Scottish Govt underspends £51bn budget by £2bn

Stephen Boyle, Auditor General for Scotland

The Scottish Government spent £49.2 billion against a budget of £51.2 billion in 2021-22.

“The total outturn underspend of £1,988 million does not represent a loss of spending power to the Scottish Government, and significant underspends relate to ring-fenced, non-cash budgets or Annually Managed Expenditure …” said the Scottish Government in its Consolidated Accounts for the year ended March 31, 2022.

Audit Scotland again called for more transparency around Scottish Government spending.

The auditors want to see the Scottish Government improve its guidelines for investing in private companies.

Audit Scotland said more could be done “to strengthen financial control over its interventions and identifying benefits to the public.”

The auditors reported underspends in the Education and Skills portfolio of £806 million, the Finance and Economy portfolio of £536 million and the Net Zero, Energy and Transport portfolio of £475 million.

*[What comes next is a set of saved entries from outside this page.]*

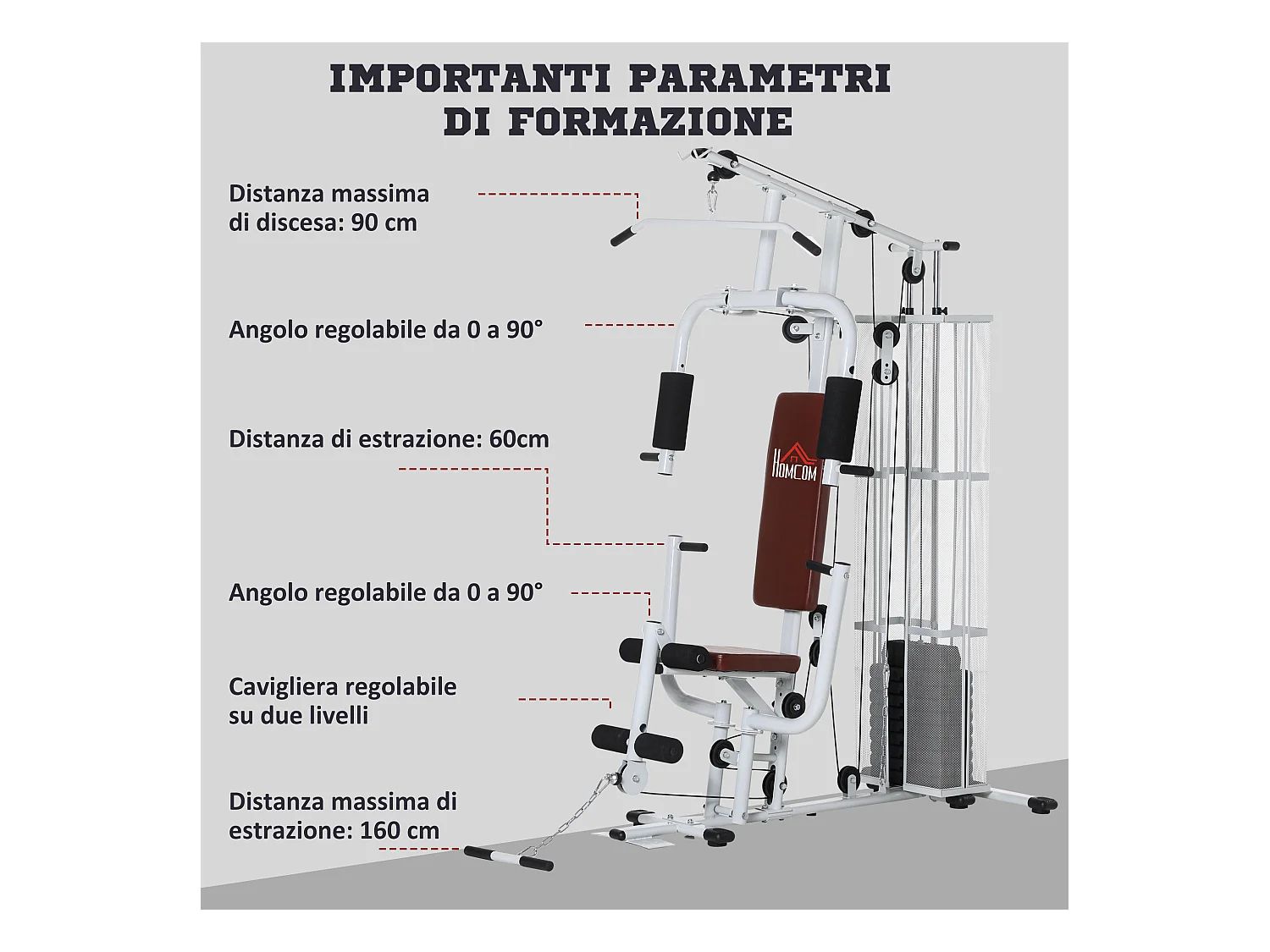 IMPORTANTI PARAMETRI DI FORMAZIONE

Distanza massima di discesa: 90 cm

Angolo regolabile da 0 a 90°

Distanza di estrazione: 60cm

Angolo regolabile da 0 a 90°

Cavigliera regolabile su due livelli

Distanza massima di estrazione: 160 cm

HOMCOM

The Scottish Government said the underspend in the Education and Skills portfolio relates predominantly to the costs of providing student loans “which uses a complex economic model and which is affected by interest rate movements.”

This underspend “represents a non-cash saving which cannot be used to fund expenditure elsewhere.”

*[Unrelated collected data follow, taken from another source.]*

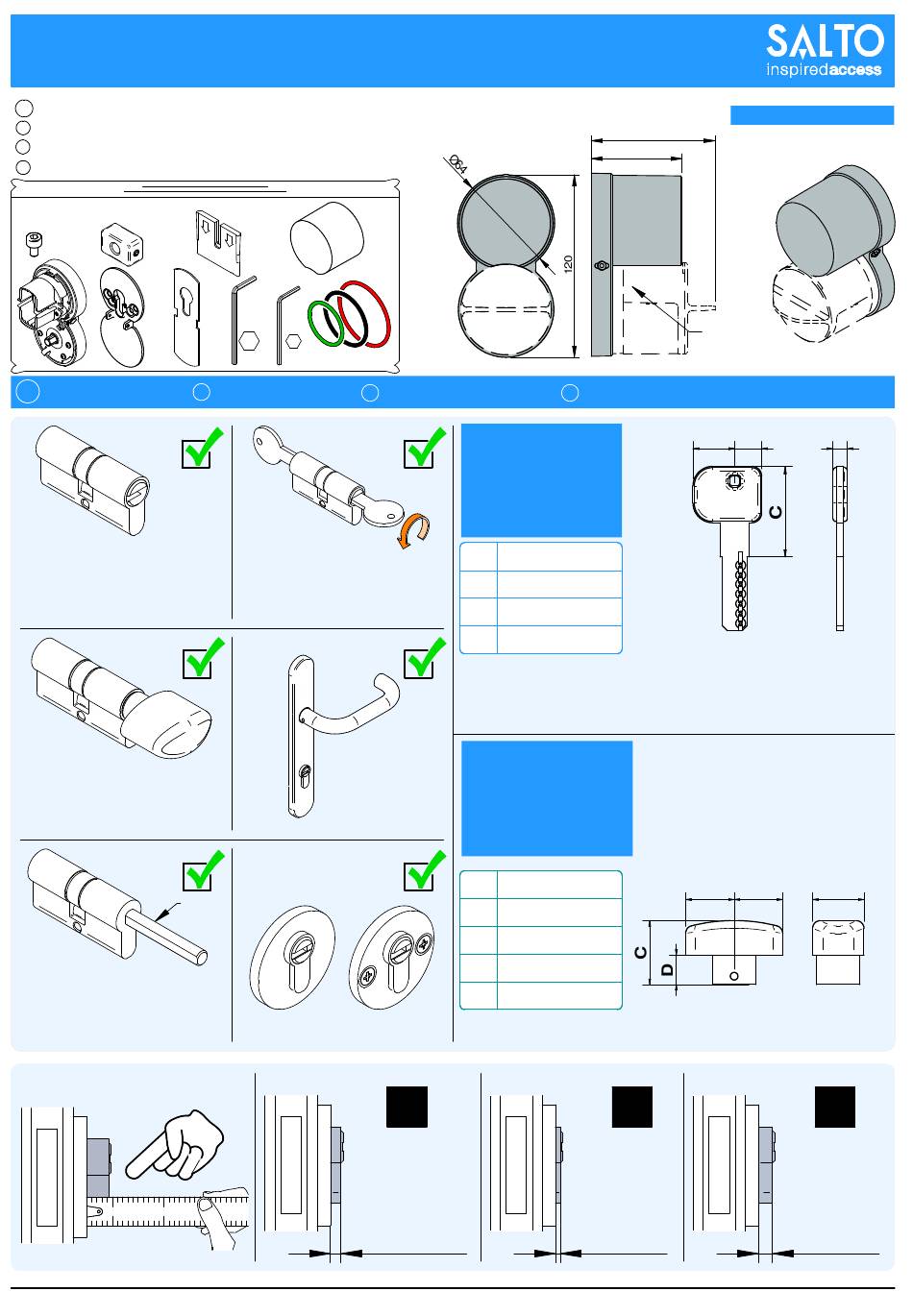 SALTO
inspiredaccess

Ø64

120

C

C

D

Audit Scotland said in its audit of the Scottish Government Consolidated Accounts: “The Scottish Government needs to do more to improve the quality and transparency of its financial and performance reporting.

“The continuing absence of a devolved public sector consolidated account means it is difficult to assess the overall health of Scotland’s public finances at a time of greatest need.

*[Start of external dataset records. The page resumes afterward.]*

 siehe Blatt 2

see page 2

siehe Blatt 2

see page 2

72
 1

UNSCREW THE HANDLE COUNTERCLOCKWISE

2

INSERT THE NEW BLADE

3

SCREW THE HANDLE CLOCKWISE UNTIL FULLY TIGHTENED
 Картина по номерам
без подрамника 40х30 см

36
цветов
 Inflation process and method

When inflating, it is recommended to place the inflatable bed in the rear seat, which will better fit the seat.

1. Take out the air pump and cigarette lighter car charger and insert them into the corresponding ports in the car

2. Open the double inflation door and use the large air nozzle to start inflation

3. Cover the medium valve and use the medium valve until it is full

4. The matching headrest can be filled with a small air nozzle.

“Similarly, the absence of defined, measurable performance targets means it is difficult to assess whether the Scottish Government is delivering its intended aims in support of national outcomes.

“Robust and transparent financial and performance reporting provides information about the impact of past decisions on future budgets, performance and intended outcomes.

“This is vital in supporting the long-term decision-making required for essential public sector reform.”

Stephen Boyle, Auditor General for Scotland, said: “The Scottish Government has strengthened its focus on longer-term financial planning, but there is still more it can do to ensure there is much greater transparency around its spending.

“The consolidated accounts as they stand are a critical component of the Scottish Government’s accountability to the Parliament and the Scottish people, especially at a time of such extraordinary pressures on the public finances.

“But they do not tell us the full picture.

“The need for a single public sector account that provides a comprehensive and transparent assessment of the state of Scotland’s public finances has never been greater.”